Но Мираншах отнесся к этой заботе с удивлением: он надел петлю на шею в отчаянии, но даже тогда не решился ее затянуть, а теперь отчаяние сменилось постоянным, неотступным, как зубная боль, страхом.
За несколько дней уединения Мираншах исхудал и заметил в себе легкость, поворотливость. Ноги стали послушнее, хотя некуда было идти.
Мысль о ходьбе лишь обострила страх: ведь его могли заставить идти своими собственными ногами под меч палача, как сам он не раз заставлял преступников — а порой и невинных людей — идти через всю площадь в сопровождении палачей, а сам смотрел и даже, случалось, посмеивался, — у приговоренных был занятный вид!
Иногда он приговаривал к смерти какого-нибудь купца из христиан за неисправную выплату податей, если желал получить их с остальных купцов раньше срока и в большем размере, чем полагалось. Отлично действовало: едва срежут голову одному, как со всех уцелевших подать поступала немедленно и без всяких споров.
Иногда он приказывал схватить богатого мусульманина из того или иного ряда и требовал выкупа со всего ряда или с семьи. Это тоже помогало приумножению доходов, и все это было спокойнее, чем нападать на соседей, тащиться в поход, захватывать города, — ведь захваченное в походе поступало бы в казну, а казне хозяин отец, а не Мираншах. Сборы же с купцов шли Мираншаху: Тимуру не пришло бы в голову требовать дележа столь мелких добыч.
Казна не пополнялась, казна давно опустела, но ведь Мираншах не просил у отца помощи, сам справлялся со своими нуждами!

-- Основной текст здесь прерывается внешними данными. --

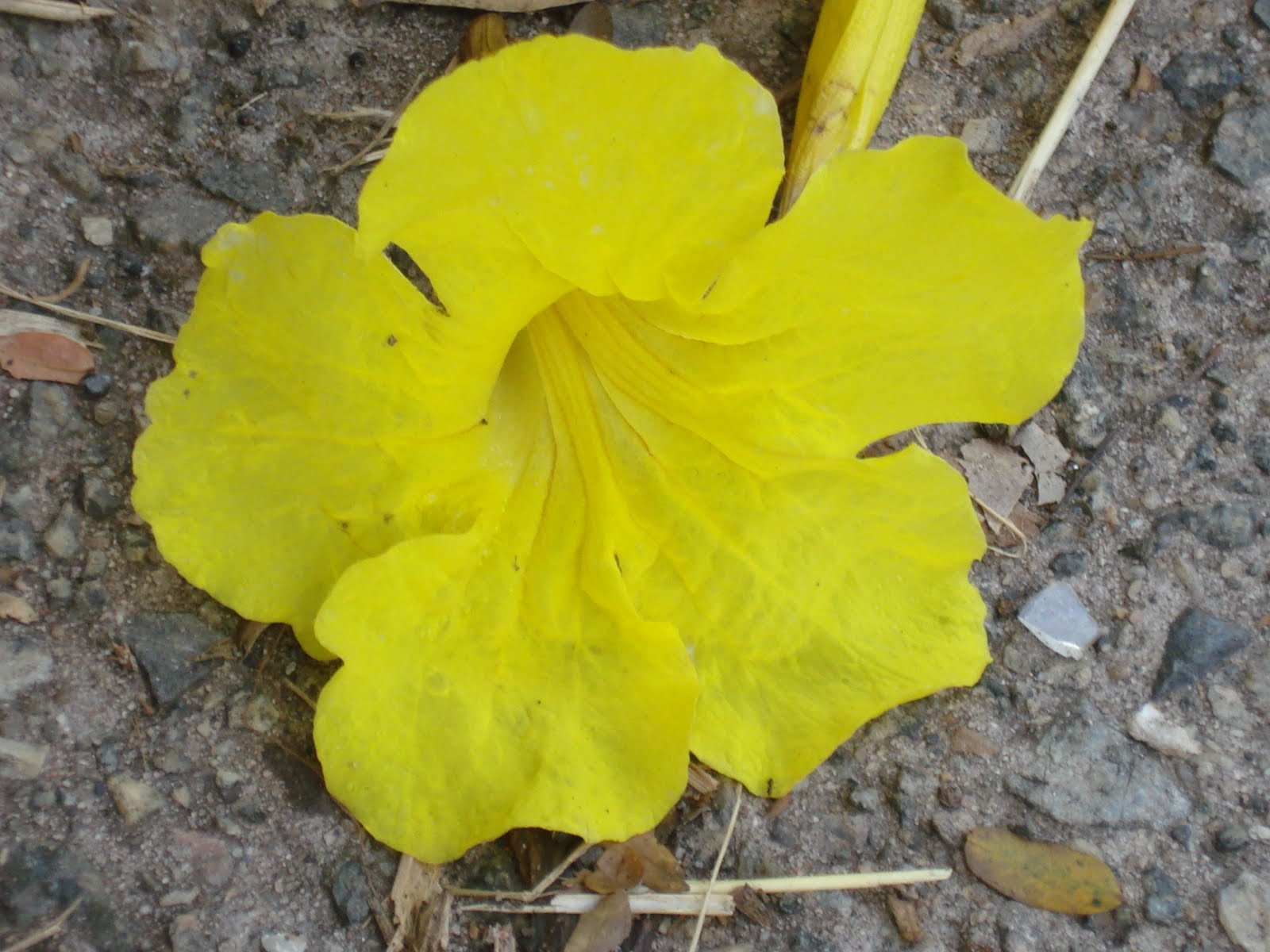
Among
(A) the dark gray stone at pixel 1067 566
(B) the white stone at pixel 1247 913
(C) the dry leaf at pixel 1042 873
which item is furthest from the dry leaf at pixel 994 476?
(B) the white stone at pixel 1247 913

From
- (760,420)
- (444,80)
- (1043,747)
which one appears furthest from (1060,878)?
(444,80)

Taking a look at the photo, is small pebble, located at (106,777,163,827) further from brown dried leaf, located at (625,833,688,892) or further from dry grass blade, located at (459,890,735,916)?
brown dried leaf, located at (625,833,688,892)

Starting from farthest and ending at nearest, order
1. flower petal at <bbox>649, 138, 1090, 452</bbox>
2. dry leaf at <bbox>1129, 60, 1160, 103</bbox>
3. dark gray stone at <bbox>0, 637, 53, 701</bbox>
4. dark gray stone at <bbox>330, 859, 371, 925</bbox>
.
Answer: dry leaf at <bbox>1129, 60, 1160, 103</bbox>, dark gray stone at <bbox>330, 859, 371, 925</bbox>, dark gray stone at <bbox>0, 637, 53, 701</bbox>, flower petal at <bbox>649, 138, 1090, 452</bbox>

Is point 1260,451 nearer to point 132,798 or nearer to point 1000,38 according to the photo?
point 1000,38

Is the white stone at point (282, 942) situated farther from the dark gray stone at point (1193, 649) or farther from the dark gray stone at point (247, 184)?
the dark gray stone at point (1193, 649)

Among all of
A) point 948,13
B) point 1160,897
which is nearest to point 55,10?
point 948,13

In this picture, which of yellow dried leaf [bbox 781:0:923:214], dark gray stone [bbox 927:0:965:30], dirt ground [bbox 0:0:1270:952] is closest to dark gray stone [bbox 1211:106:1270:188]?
dirt ground [bbox 0:0:1270:952]

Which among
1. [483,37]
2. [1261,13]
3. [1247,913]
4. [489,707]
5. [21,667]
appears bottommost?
[21,667]
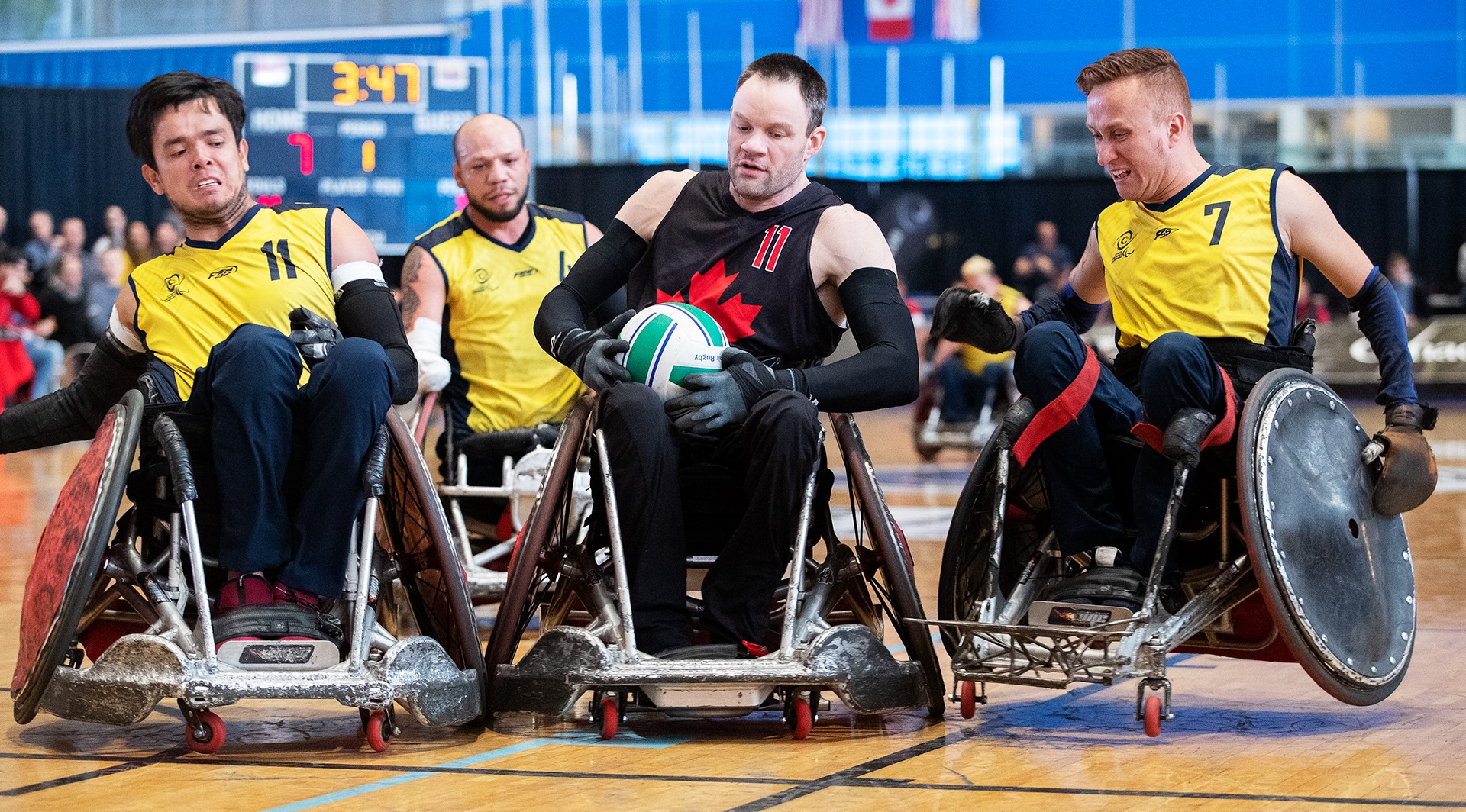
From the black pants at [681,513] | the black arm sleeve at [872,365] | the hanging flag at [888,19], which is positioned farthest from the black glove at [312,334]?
the hanging flag at [888,19]

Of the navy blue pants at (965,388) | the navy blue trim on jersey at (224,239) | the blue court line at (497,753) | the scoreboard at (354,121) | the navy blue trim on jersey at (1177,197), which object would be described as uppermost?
the scoreboard at (354,121)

Мираншах был щедр, но разве щедрость позорит правителя? Нет, историки утверждают, что щедрость и великодушие украшают правителя! И ведь щедр он был лишь с тем, кто заслуживал щедрости, с милыми, веселыми, ласковыми людьми. Со злодеями, с хмурыми христианами, с покоренными народами, даже с мусульманами из пахарей или ремесленников он никогда не бывал щедр, — он помнил порядки отца: снисхождение к таким людям лишь развращает их. За что же гневен отец?
Мираншах жил беззаботно, жалел своих вельмож, не бывал с ними строг или придирчив, но за то и они платили ему преданностью.
Он напугался, когда узнал о прибытии отца, — кто не испугается, когда к дому подкрался тигр! А Тимур — хмурый тигр: никогда не поймешь, чего он хочет. Если б с добрым сердцем шел, не подкрадывался бы. А когда он крадется, кому не страшно?
Но если б он был настоящим, любящим отцом, разве не растрогался бы он, не прослезился бы, видя сокрушенного своего сына, уже вдевшего голову в петлю, покорного, смирного, послушного!